**Aufgaben**:
(1) Gib den Abschnitt des zitierten Textes von „Als sich abzeichnete, dass“ bis „zu heiß wurde.“ erneut wieder und benenne darin „Barcelona“ in „Valencia“ um.
(2) Für welche Arbeit ließ er sich laut dem zitierten Text anwerben?
(3) Prüfe, ob die folgenden Aussagen mit dem zitierten Text übereinstimmen. Antworte jeweils mit Ja oder Nein und zitiere die entscheidenden Worte. (a) Er saß in einem KZ. (b) Er fand Arbeit in der Kfz-Werkstatt eines alten Kumpels. (c) Ihm drohte ein dreijähriger Militärdienst.

**Zitierter Text**:
________________________________________

Weil er zu den Verlierern des Krieges gehörte und weder Geld hatte noch weg wollte, verkroch er sich aber unter Frauenröcken. Er versteckte sich traumatisiert und gedemütigt bei seiner Tante, wo er seine erste Frau kennen lernte. Wie allen waffenfähigen Genossen drohte ihm ein dreijähriger Militärdienst, der für Francos Offiziere eine willkommene Gelegenheit war, ihre einstigen Gegner zu schikanieren und zu drangsalieren. Um der Registrierung zu entgehen, ließ er sich frisch verheiratet freiwillig für die deutsche Kriegsindustrie für die Arbeit an einer Kieler Werft anwerben. Dort hing er viel mit Anarchisten herum und wurde zu einer Gefängnisstrafe verurteilt. Im KZ hat er nie gesessen. Aber er lernte die Gesinnungsjustiz der Nazis und deren Knast kennen.
Als sich abzeichnete, dass Deutschland den Krieg verlieren würde, fuhr er auf Urlaub nach Barcelona und blieb einfach. Als das Falangisten-Militär das erfuhr und ihn wegen Fahnenflucht suchte, verließ er von heute auf morgen seine Frau mit zwei kleinen Kindern, fand in einer anderen Stadt durch einen alten Kumpel Arbeit in dessen Kfz-Werkstatt, änderte seinen Namen und lernte bald seine zweite Frau kennen. Mit eindrucksvollem Fleiß schuf er die Basis für eine Teilhaberschaft und lernte seine zweite Frau kennen. Dieses Verfahren hat er noch mindestens zwei Mal durchgezogen: den Namen, die Stadt und die Frau zu wechseln, wenn ihm der Boden zu heiß wurde.

________________________________________

**Vorliegende Angaben**:
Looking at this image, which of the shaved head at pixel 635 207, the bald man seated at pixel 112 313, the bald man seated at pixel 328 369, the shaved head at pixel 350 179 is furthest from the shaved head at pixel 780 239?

________________________________________

**Lösungen**:
(1)
Als sich abzeichnete, dass Deutschland den Krieg verlieren würde, fuhr er auf Urlaub nach Valencia und blieb einfach. Als das Falangisten-Militär das erfuhr und ihn wegen Fahnenflucht suchte, verließ er von heute auf morgen seine Frau mit zwei kleinen Kindern, fand in einer anderen Stadt durch einen alten Kumpel Arbeit in dessen Kfz-Werkstatt, änderte seinen Namen und lernte bald seine zweite Frau kennen. Mit eindrucksvollem Fleiß schuf er die Basis für eine Teilhaberschaft und lernte seine zweite Frau kennen. Dieses Verfahren hat er noch mindestens zwei Mal durchgezogen: den Namen, die Stadt und die Frau zu wechseln, wenn ihm der Boden zu heiß wurde.

(2) Für die Arbeit an einer Kieler Werft.

(3)
(a) Nein: „Im KZ hat er nie gesessen.“
(b) Ja: „fand in einer anderen Stadt durch einen alten Kumpel Arbeit in dessen Kfz-Werkstatt“
(c) Ja: „Wie allen waffenfähigen Genossen drohte ihm ein dreijähriger Militärdienst“